For the editor and the strictly necessary publishing infrastructure, the appropriate legal basis is contract (Art. 6(1)(b) GDPR) for the agency or merchant operating the editor, and legitimate interest (Art. 6(1)(f) GDPR) for security cookies. For optional analytics and marketing modules a customer activates on the published site, the legal basis is consent under Art. 6(1)(a) GDPR combined with Art. 5(3) ePrivacy. The website owner is the controller and SiteManager BV the processor under Art. 28 GDPR.
The SiteManager publishing layer runs on Amazon Web Services in Frankfurt (eu-central-1), so the core service does not transfer personal data outside the European Economic Area. Transfers can occur when the owner activates US based modules such as Google Analytics, Meta Pixel or HubSpot. Those transfers must be covered by Standard Contractual Clauses, ideally combined with the EU US Data Privacy Framework when the partner is certified, and a Transfer Impact Assessment that documents supplementary measures.

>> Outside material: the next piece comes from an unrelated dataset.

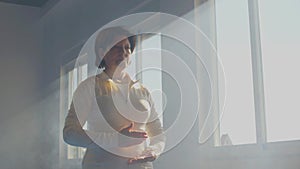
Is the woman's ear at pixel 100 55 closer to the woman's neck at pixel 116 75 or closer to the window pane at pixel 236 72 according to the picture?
the woman's neck at pixel 116 75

A formal Data Protection Impact Assessment is usually not required for the SiteManager publishing platform alone, given EU hosting and minimal data processing. A DPIA becomes appropriate when the website processes special categories of data, targets a large audience of children or vulnerable users, runs systematic behavioural advertising, or combines several tracking modules likely to result in a high risk to data subjects under Art. 35 GDPR. Document the screening decision in any case.
Sign a Data Processing Agreement with SiteManager BV, list the platform in your Art. 30 register, publish a clear privacy notice and cookie page, and connect a Consent Management Platform that gates every optional module. Anonymise IP addresses where the module allows it, set short cookie lifetimes, audit active modules quarterly and remove unused tags. Train your editors so they do not paste tracking snippets directly into pages, but always route them through the consent layer.
Alternative EU based visual website builders include Webnode (Czechia), Wix Studio (with EU hosting options), Strapi based stacks combined with a privacy first front end, or Wagtail and Drupal hosted on European clouds such as Scaleway, OVHcloud or Hetzner. None of these eliminate the consent obligation for analytics and marketing modules. The relevant comparison is the location of the publishing infrastructure, the Data Processing Agreement and the granularity of cookie controls offered by the editor.
List the strictly necessary cookies set by SiteManager (session, CSRF, workspace) with their purpose and lifetime, then add a section per optional module enabled by the editor (Google Analytics, Meta Pixel, chat, A/B testing) with the cookies they drop and the third country transfer details. Mention SiteManager BV as processor and the EU hosting location. Re audit the policy whenever an editor adds or removes a module, at least every six months, and store previous versions for accountability.